• _EXERCISE PASSAGE_:
Cluster Profiling Using Decision Trees

Purpose of Cluster Profiling

Clustering algorithms such as k-means or hierarchical clustering are effective at discovering latent group structures in data. However, their outputs—cluster IDs—are often difficult to interpret directly. Cluster profiling addresses this limitation by explaining what defines each cluster in terms of the original features.

A common and effective approach to cluster profiling is to train a classification tree that predicts cluster membership. The goal is not to rediscover clusters, but to translate clusters into interpretable decision rules that characterize typical observations within each cluster.

Role of Decision Trees in Cluster Profiling

A decision tree is particularly well suited for cluster profiling because:

It produces explicit, rule-based descriptions
Each leaf node corresponds to a homogeneous subgroup
Rules are easy to interpret and communicate
Feature thresholds reveal dominant drivers of cluster separation

In this context, the decision tree is used purely as an interpretability tool, not as a clustering method.

Scikit-Learn Decision Tree Module

Scikit-learn provides decision tree implementations in the tree module:

tree.DecisionTreeClassifier() for categorical targets
tree.DecisionTreeRegressor() for continuous targets
tree.plot_tree() for visualizing the learned tree structure

Important Usage Assumptions and Constraints

The Scikit-learn decision tree implementation has several practical constraints that must be respected:

All input features must be numeric
- Nominal and ordinal variables encoded as strings are not supported
- Categorical features must be encoded numerically in advance
No missing values are allowed
- All observations must be complete across all input features
- Missing-value handling must be done prior to modeling
Variable names are not automatically retained
- Feature names must be manually supplied when visualizing the tree
- Otherwise, generic feature indices are displayed

These constraints influence data preprocessing decisions and must be considered when designing the workflow.

• _GIVEN INFORMATION_:
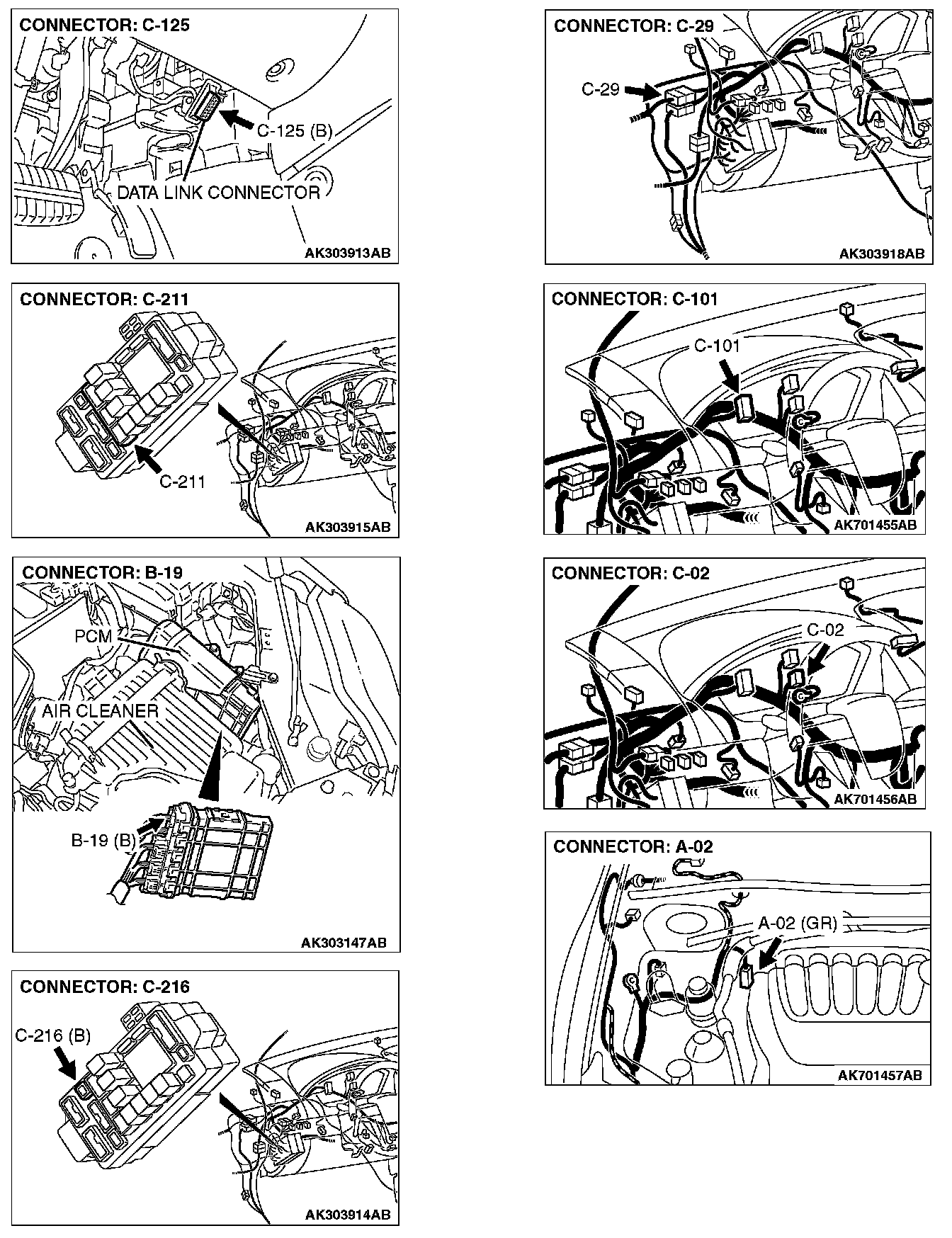 CONNECTOR: C-125

C-125 (B)

DATA LINK CONNECTOR

AK303913AB

CONNECTOR: C-211

C-211

AK303915AB

CONNECTOR: B-19

PCM

AIR CLEANER

B-19 (B)

AK303147AB

CONNECTOR: C-216

C-216 (B)

AK303914AB

CONNECTOR: C-29

C-29

AK303918AB

CONNECTOR: C-101

C-101

AK701455AB

CONNECTOR: C-02

C-02

AK701456AB

CONNECTOR: A-02

A-02 (GR)

AK701457AB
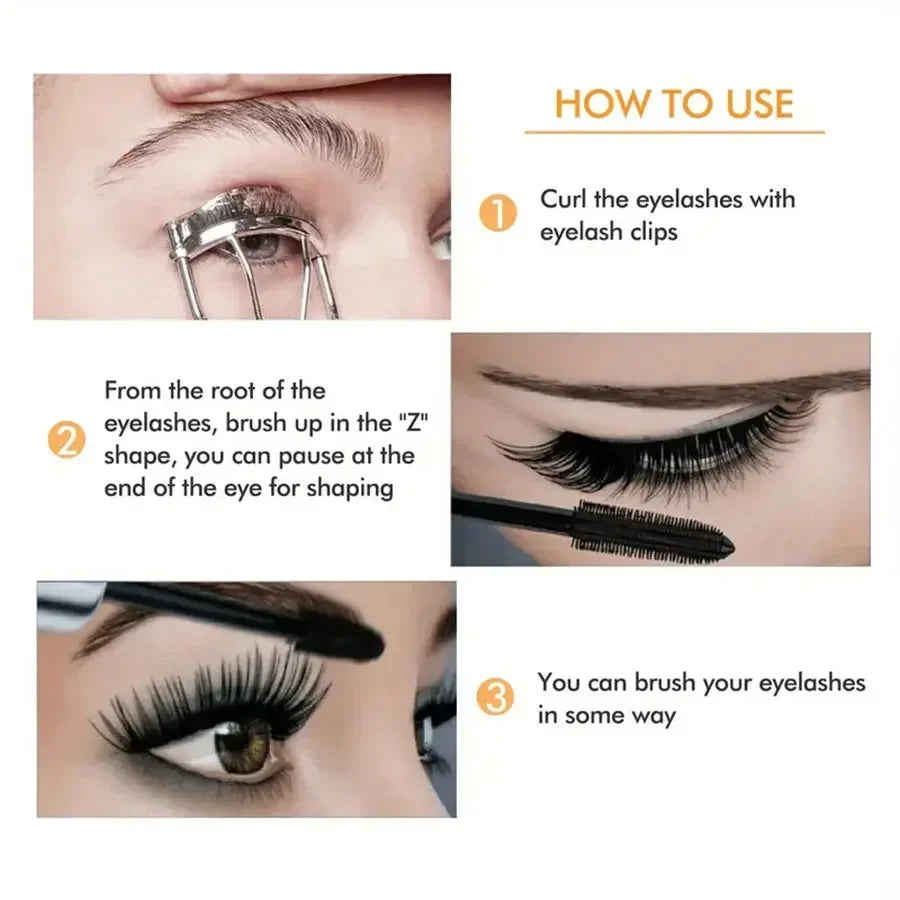 HOW TO USE

1 Curl the eyelashes with eyelash clips

2 From the root of the eyelashes, brush up in the "Z" shape, you can pause at the end of the eye for shaping

3 You can brush your eyelashes in some way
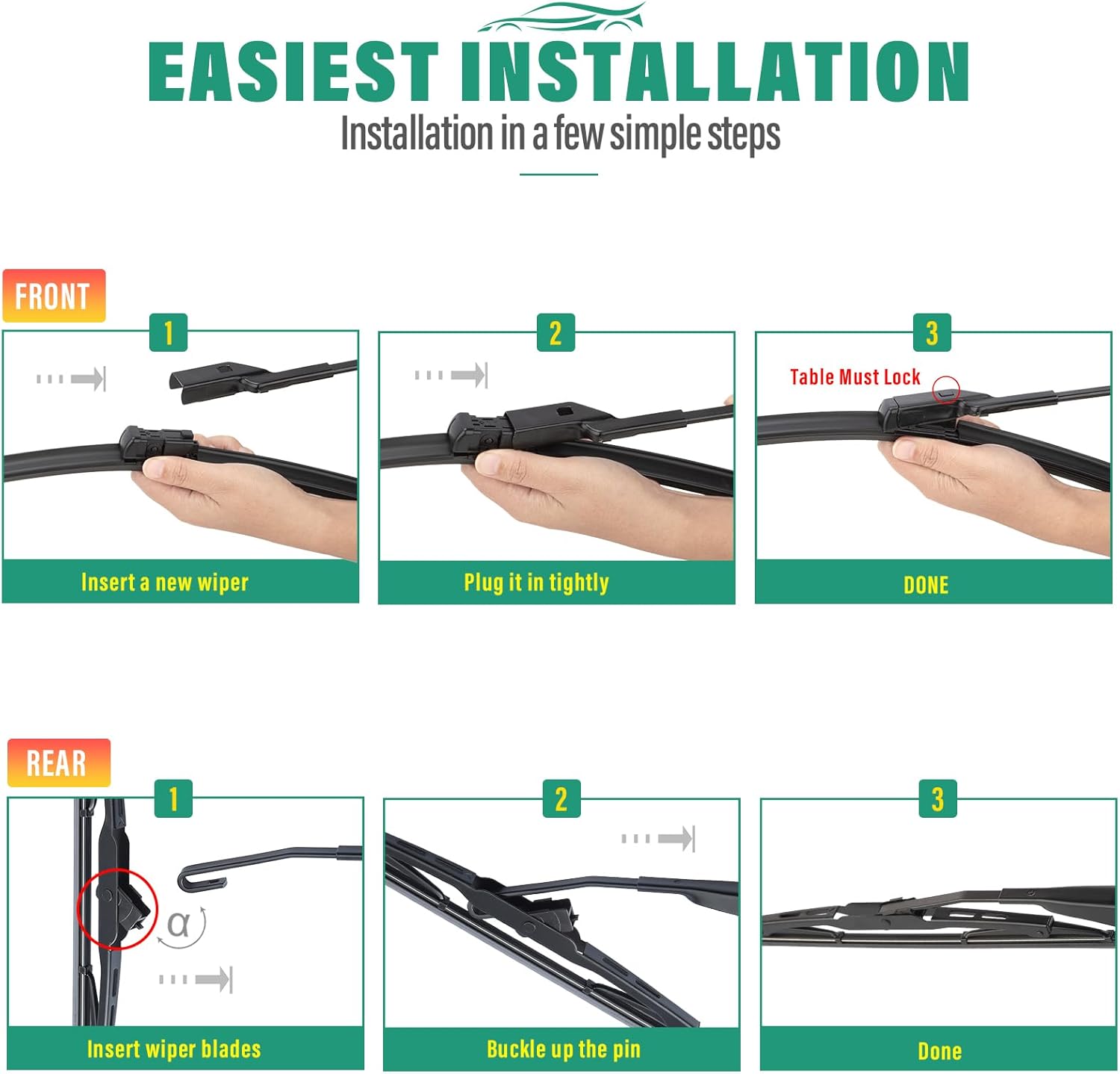 EASIEST INSTALLATION

Installation in a few simple steps

FRONT

1

Insert a new wiper

2

Plug it in tightly

3

Table Must Lock

DONE

REAR

1

$\alpha$

Insert wiper blades

2

Buckle up the pin

3

Done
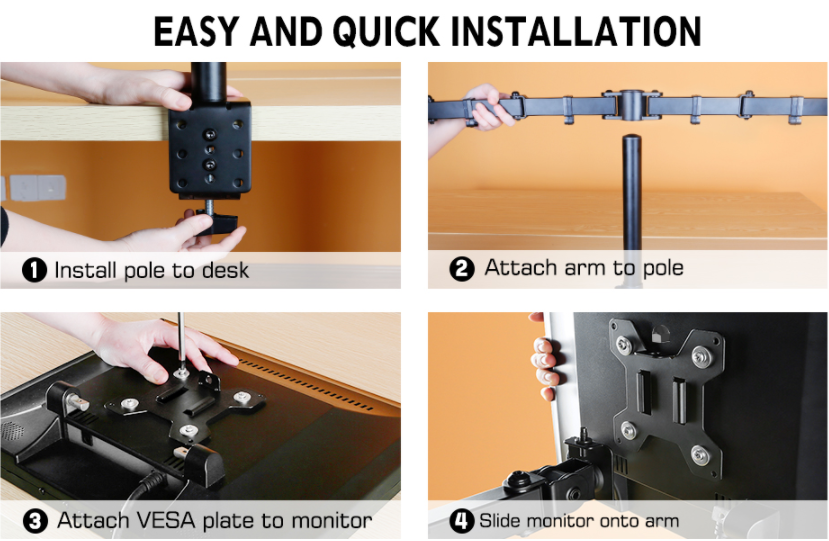 EASY AND QUICK INSTALLATION

1 Install pole to desk

2 Attach arm to pole

3 Attach VESA plate to monitor

4 Slide monitor onto arm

• _WHAT NEEDS TO BE DONE_:
From the cluster profiling text above, list every reason it gives for why a decision tree is well suited to cluster profiling.

• _ANSWER SECTION_:
- It produces explicit, rule-based descriptions.
- Each leaf node corresponds to a homogeneous subgroup.
- Rules are easy to interpret and communicate.
- Feature thresholds reveal dominant drivers of cluster separation.